Walzer alluded to the incident at The Times as well, writing to the ‘Prince’ that he signed the letter because “of things happening at the NYTimes, at other publications where I sometimes write, and at colleges and universities around the country, where I have friends who have had to defend students and colleagues harassed or ostracized because of their political opinions.”

In the days following the Harper’s letter, many activists took to Twitter and other platforms to condemn it. Author John Warner tweeted he read the letter as an “effort to protect one’s status and turf,” and Stanford political science professor Hakeem Jefferson wrote, “I think there are folks who conflate living in a society where we should be aware of how our words land (particularly on vulnerable people) with being censored. I disagree with that conflation.”

To Ladin, the public response to the letter came as a surprise. 

“It amazes me that people have the energy and concern to expend on this right now,” she said. “Now that I see the reaction, it’s a sign to me of how I’ve not been paying attention to important ways that public discourse is happening right now.”

One of the letter’s own signatories, trans author Jennifer Finney Boylan, retracted her endorsement of its content in a tweet. “I did not know who else had signed that letter … I am so sorry,” she wrote.

J.K. Rowling’s signature on the letter in particular incited backlash, likely sparking Finney Boylan’s apology. Rowling has become embroiled in controversy surrounding anti-transgender tweets and prompted many to label her a transphobe by penning an essay on the dangers she sees certain trans activists posing to the fight against gendered violence. 
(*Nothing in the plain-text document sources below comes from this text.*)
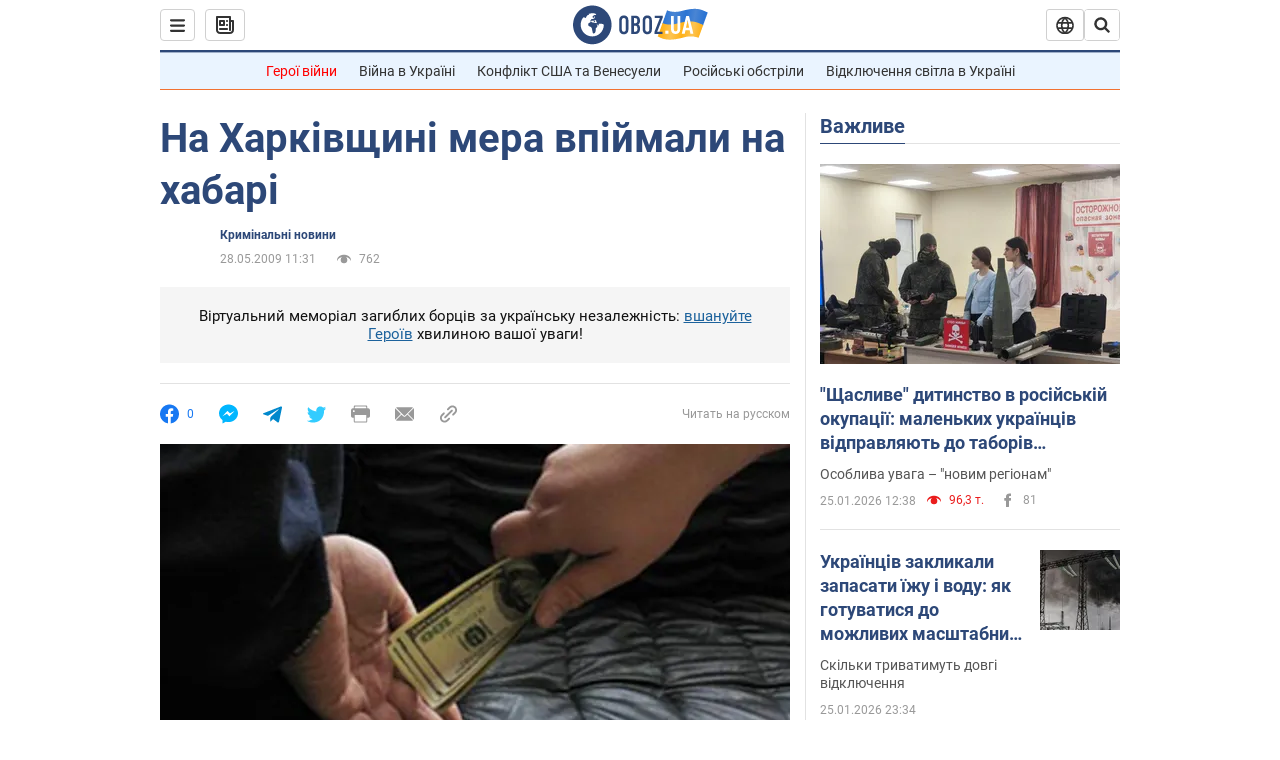

--- FILE ---
content_type: application/x-javascript; charset=utf-8
request_url: https://servicer.idealmedia.io/1418748/1?nocmp=1&sessionId=69772b6e-08059&sessionPage=1&sessionNumberWeek=1&sessionNumber=1&scale_metric_1=64.00&scale_metric_2=256.00&scale_metric_3=100.00&cbuster=1769417582780104247350&pvid=c23f8d68-0b62-4e0d-b027-b42a8b69b5ca&implVersion=11&lct=1763555100&mp4=1&ap=1&consentStrLen=0&wlid=5f33557e-eda8-4b48-a1c0-21877583a7e3&uniqId=096d6&niet=4g&nisd=false&evt=%5B%7B%22event%22%3A1%2C%22methods%22%3A%5B1%2C2%5D%7D%2C%7B%22event%22%3A2%2C%22methods%22%3A%5B1%2C2%5D%7D%5D&pv=5&jsv=es6&dpr=1&hashCommit=cbd500eb&apt=2009-05-28T11%3A31%3A00&tfre=3602&w=0&h=1&tl=150&tlp=1&sz=0x1&szp=1&szl=1&cxurl=https%3A%2F%2Fincident.obozrevatel.com%2Fukr%2Fcrime%2F24793-na-harkivschini-mera-vpijmali-na-habari.htm&ref=&lu=https%3A%2F%2Fincident.obozrevatel.com%2Fukr%2Fcrime%2F24793-na-harkivschini-mera-vpijmali-na-habari.htm
body_size: 882
content:
var _mgq=_mgq||[];
_mgq.push(["IdealmediaLoadGoods1418748_096d6",[
["ua.tribuna.com","11961719","1","Дерюгина ответила на вопрос, почему развелась с Блохиным","Президент Украинской федерации гимнастики Ирина Дерюгина рассказала, почему завершился ее брак с Олегом Блохиным.– Почему вы развелись?– У него родились дети.","0","","","","9pTLsxf3kUI5i1iuGPvmgamn-uvNIRNm6kyC7t2KmaA0SzVyF_SAN_yRZlnvElbRJP9NESf5a0MfIieRFDqB_Kldt0JdlZKDYLbkLtP-Q-Ui9pmOeJbElVEH269pUo-k",{"i":"https://s-img.idealmedia.io/n/11961719/45x45/160x0x520x520/aHR0cDovL2ltZ2hvc3RzLmNvbS90LzQyNjAwMi85MjI3NTQ4ODU2NmYyMWU5ODlkYWVlN2NhMjI4NTQ4NS5qcGc.webp?v=1769417582-4jcGiGvZbOrwVIO6_KgATubGivhR4WMqJHwbteeNO3M","l":"https://clck.idealmedia.io/pnews/11961719/i/1298901/pp/1/1?h=9pTLsxf3kUI5i1iuGPvmgamn-uvNIRNm6kyC7t2KmaA0SzVyF_SAN_yRZlnvElbRJP9NESf5a0MfIieRFDqB_Kldt0JdlZKDYLbkLtP-Q-Ui9pmOeJbElVEH269pUo-k&utm_campaign=obozrevatel.com&utm_source=obozrevatel.com&utm_medium=referral&rid=6c57dca4-fa94-11f0-b387-d404e6f97680&tt=Direct&att=3&afrd=296&iv=11&ct=1&gdprApplies=0&muid=q0q2bZLIBfR0&st=-300&mp4=1&h2=RGCnD2pppFaSHdacZpvmnoTb7XFiyzmF87A5iRFByjtkApNTXTADCUxIDol3FKO5_5gowLa8haMRwNFoxyVg8A**","adc":[],"sdl":0,"dl":"","category":"Спорт","dbbr":0,"bbrt":0,"type":"e","media-type":"static","clicktrackers":[],"cta":"Читати далі","cdt":"","tri":"6c57edb6-fa94-11f0-b387-d404e6f97680","crid":"11961719"}],],
{"awc":{},"dt":"desktop","ts":"","tt":"Direct","isBot":1,"h2":"RGCnD2pppFaSHdacZpvmnoTb7XFiyzmF87A5iRFByjtkApNTXTADCUxIDol3FKO5_5gowLa8haMRwNFoxyVg8A**","ats":0,"rid":"6c57dca4-fa94-11f0-b387-d404e6f97680","pvid":"c23f8d68-0b62-4e0d-b027-b42a8b69b5ca","iv":11,"brid":32,"muidn":"q0q2bZLIBfR0","dnt":2,"cv":2,"afrd":296,"consent":true,"adv_src_id":39175}]);
_mgqp();
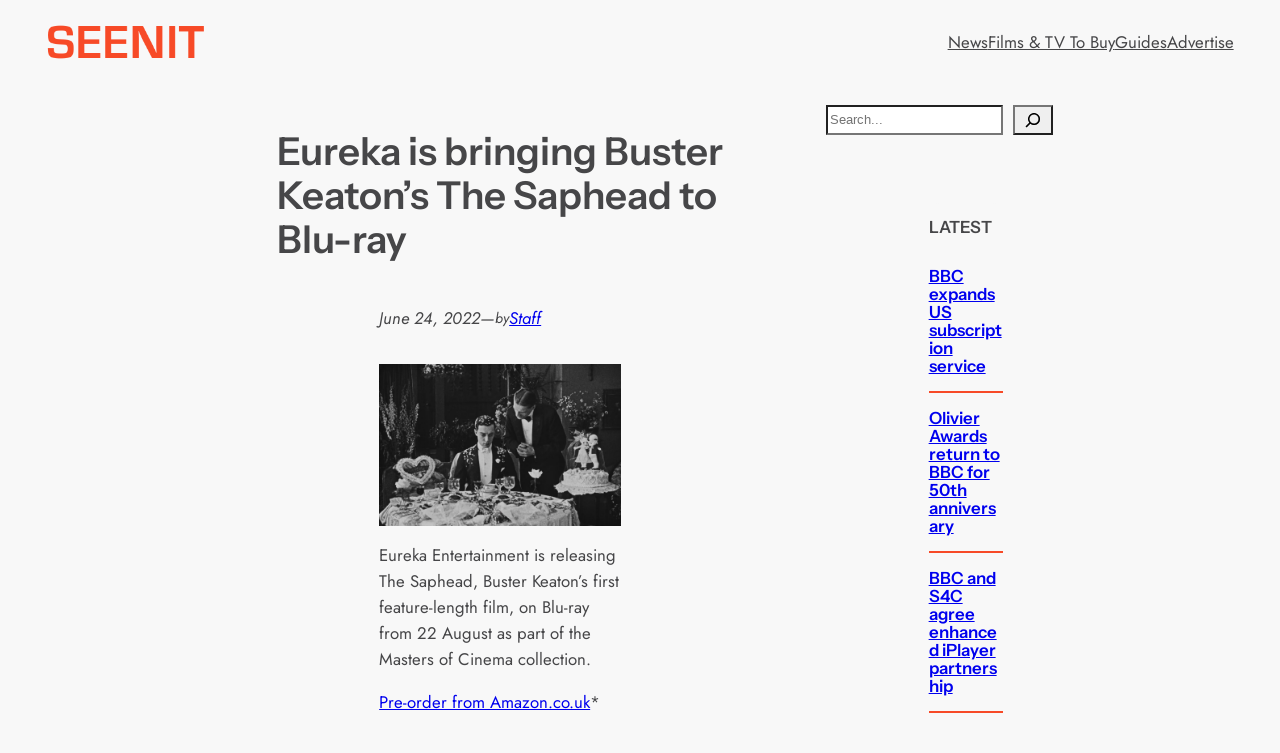

--- FILE ---
content_type: text/html; charset=utf-8
request_url: https://www.google.com/recaptcha/api2/aframe
body_size: 266
content:
<!DOCTYPE HTML><html><head><meta http-equiv="content-type" content="text/html; charset=UTF-8"></head><body><script nonce="nOZ0bkq9dPY2055tfvc9hw">/** Anti-fraud and anti-abuse applications only. See google.com/recaptcha */ try{var clients={'sodar':'https://pagead2.googlesyndication.com/pagead/sodar?'};window.addEventListener("message",function(a){try{if(a.source===window.parent){var b=JSON.parse(a.data);var c=clients[b['id']];if(c){var d=document.createElement('img');d.src=c+b['params']+'&rc='+(localStorage.getItem("rc::a")?sessionStorage.getItem("rc::b"):"");window.document.body.appendChild(d);sessionStorage.setItem("rc::e",parseInt(sessionStorage.getItem("rc::e")||0)+1);localStorage.setItem("rc::h",'1768393593212');}}}catch(b){}});window.parent.postMessage("_grecaptcha_ready", "*");}catch(b){}</script></body></html>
But for Ladin — a trans woman herself and Yeshiva’s first trans professor — “Rowling does not matter to me, apart from the fact that she helps me while away hours of my children’s growing up process.”

“As a trans person, I don’t feel that my life is impacted at all by what she says. I just don’t care. I have lots of real problems, and lots of other trans people I know have lots of real problems,” she said. She added that, personally, she has always found the world imagined in Rowling’s Harry Potter series to be “sociologically stupid.”

“I don’t think that she’s a sophisticated voice on these issues,” she said.

For many in the LGBTQ+ community, however, Ladin acknowledged the Harry Potter series has been a “site of imaginative resistance — a way of identifying as somebody who’s different, in positive ways.” 

“I think a lot of those people have felt extremely hurt and betrayed by her and what she says, and it does matter to them,” she said. “To me — not so much.”

Ladin said she did not know who was signing the letter at the time when she decided to support it, but she said it upsets her that people feel the need to “divide people into very binary categories” — a need she believes stems from people feeling “existentially threatened.”

“J.K. Rowling has moved into the ‘bad’ category, and by signing this letter I’ve somehow confused those categories … Like, ‘are you a ‘bad’ person now?’,” she said. “As a trans person, as a Jewish person, as a teacher, as a humanist, I really really reject binary, essentializing categorization of people — I know it comes from a place of fear, and vulnerability, and anger.”

“No matter how wrong-headed I think J.K. Rowling is about trans folks, there are things that I agree with her about,” Ladin added. “She and I both agree that violence against women is a terrible problem. We don’t agree that trans people are a part of that problem.”

Kennedy and Grafton declined to comment on the letter. Senior, Slaughter, Goldstein, Moravcsik, and Painter did not respond to requests for comment.